WiSTEM participates in Bay Area Research Exposition (BARE)

May 3, 2017 — by Sherrie Shen

Amidst the tall glass buildings of Google Headquarters in Mountain View, approximately 40 girls from Lynbrook, Monta Vista and Saratoga High School attended the Bay Area Research Exposition (BARE) on April 2.

An annual event for the past four years, BARE features a joint high school conference, where STEM professionals are invited to lead workshops, participate in panel discussions and give keynote presentations.

“The purpose of BARE is to be a place where girls who are interested in the STEM network meet others who are similarly interested, learn about possible career paths and even compete by using STEM to solve a real-world problem,” said junior Susan Zhao, one of Lynbrook’s coordinators.

The annual conference started at 9:30 a.m. when participants met for an opening ceremony. Then, two keynote speakers presented on their research, career path and perspectives on their lives as scientists and women in STEM.

In the meantime, contestants set up their project presentations, tri-fold posters addressing a problem in the school environment and proposing a STEM solution to solve for this problem.

Following the setup, non-contestants participated in a gallery walk to take a closer look at the boards and ask the competitors questions.

After breaking for lunch and a panel discussion with several women in the research industry, BARE concluded with an awards ceremony at 1:30 p.m., recognizing certain contestants for their brilliantly executed project proposals and speakers for taking their time to go to BARE.

“From BARE, we hope to show young women the multitude of opportunities available to them in the STEM fields,” said junior Sohini Kar, one of Saratoga’s WiSTEM officers. “Women still make up a startling minority in such fields, and we hope to encourage girls to pursue these fields by showing them and giving them the opportunity to network and speak to female industry professionals.”

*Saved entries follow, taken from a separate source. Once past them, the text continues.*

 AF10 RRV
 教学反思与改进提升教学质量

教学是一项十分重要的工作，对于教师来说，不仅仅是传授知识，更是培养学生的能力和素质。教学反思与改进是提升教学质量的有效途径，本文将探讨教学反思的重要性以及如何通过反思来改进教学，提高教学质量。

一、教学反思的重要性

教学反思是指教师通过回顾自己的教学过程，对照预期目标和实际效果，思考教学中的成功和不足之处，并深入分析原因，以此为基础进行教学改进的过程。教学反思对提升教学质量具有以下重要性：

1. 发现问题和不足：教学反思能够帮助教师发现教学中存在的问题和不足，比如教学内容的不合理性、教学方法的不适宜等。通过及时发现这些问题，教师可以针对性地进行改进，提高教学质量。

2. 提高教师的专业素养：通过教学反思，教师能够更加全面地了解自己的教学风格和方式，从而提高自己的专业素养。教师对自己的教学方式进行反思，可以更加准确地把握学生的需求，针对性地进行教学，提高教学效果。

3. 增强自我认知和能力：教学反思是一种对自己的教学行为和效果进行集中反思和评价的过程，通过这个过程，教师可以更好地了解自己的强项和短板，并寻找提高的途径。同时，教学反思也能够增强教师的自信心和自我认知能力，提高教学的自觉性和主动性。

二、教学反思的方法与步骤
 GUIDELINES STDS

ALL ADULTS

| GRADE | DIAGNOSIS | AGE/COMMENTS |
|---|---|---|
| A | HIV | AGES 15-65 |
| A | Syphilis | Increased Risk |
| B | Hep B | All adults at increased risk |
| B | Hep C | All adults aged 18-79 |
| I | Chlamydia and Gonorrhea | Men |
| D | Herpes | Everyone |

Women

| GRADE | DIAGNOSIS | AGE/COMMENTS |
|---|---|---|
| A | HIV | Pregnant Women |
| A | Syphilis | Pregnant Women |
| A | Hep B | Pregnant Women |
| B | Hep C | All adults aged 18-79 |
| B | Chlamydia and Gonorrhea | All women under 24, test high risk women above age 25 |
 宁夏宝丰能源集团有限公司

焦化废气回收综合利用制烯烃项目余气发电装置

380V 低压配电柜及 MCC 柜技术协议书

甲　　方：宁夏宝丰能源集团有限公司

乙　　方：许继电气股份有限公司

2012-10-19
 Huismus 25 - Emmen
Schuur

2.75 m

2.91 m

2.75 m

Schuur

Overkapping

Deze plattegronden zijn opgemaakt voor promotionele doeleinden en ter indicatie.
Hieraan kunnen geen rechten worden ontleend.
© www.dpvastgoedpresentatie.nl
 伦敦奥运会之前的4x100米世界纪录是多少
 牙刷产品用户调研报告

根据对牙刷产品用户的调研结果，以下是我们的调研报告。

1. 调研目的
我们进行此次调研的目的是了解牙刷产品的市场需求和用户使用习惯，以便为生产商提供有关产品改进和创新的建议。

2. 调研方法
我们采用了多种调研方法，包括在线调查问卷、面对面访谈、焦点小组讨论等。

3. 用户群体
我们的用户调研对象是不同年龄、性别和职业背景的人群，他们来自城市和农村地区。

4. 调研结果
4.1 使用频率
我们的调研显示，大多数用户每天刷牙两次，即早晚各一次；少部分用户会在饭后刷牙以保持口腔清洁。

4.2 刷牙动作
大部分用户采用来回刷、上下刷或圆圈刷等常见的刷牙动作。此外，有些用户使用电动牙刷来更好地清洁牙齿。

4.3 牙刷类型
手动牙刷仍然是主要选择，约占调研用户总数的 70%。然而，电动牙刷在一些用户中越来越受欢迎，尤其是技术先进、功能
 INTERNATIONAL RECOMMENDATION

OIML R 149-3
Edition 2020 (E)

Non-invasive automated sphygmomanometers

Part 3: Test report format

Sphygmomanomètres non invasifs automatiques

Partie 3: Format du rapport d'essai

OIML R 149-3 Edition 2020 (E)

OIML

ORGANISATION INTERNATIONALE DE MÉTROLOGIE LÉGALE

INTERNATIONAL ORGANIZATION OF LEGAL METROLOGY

Due to a lack of girls from Saratoga signing up, WiSTEM officers had decided to make BARE attendance a mandatory part of next year’s officer application. In the end, 12 girls from Saratoga ended up attending, with freshman Ananya Vadlakonda competing.

Vadlakonda identified a lack of focus in students with ADHD as her prompt, then proposed finding a possible underlying cause for the students being unfocused and a potential treatment. She cited unstable dopamine levels as a potential cause and found that ascorbic acid, also known as Vitamin C, was able to stabilize dopamine levels and would thereby help students focus.

“Presenting at BARE gave me an opportunity to share my research with not only other students, but some very successful female scientists, which was very rewarding,” Vadlakonda said.

She also had the opportunity to listen to several accomplished female scientists and their specific research. For instance, one speaker invented a better version of the technology used in gel electrophoresis, which Vadlakonda found extremely interesting as it was a technique she used in past science projects.

“From chemistry, to science ethics, to cancer research, to working at Apple, BARE demonstrates to participants the range of STEM options they can pursue and succeed in,” Kar said. “From this event, we hope participants are more open to these fields and eager to find more opportunities.”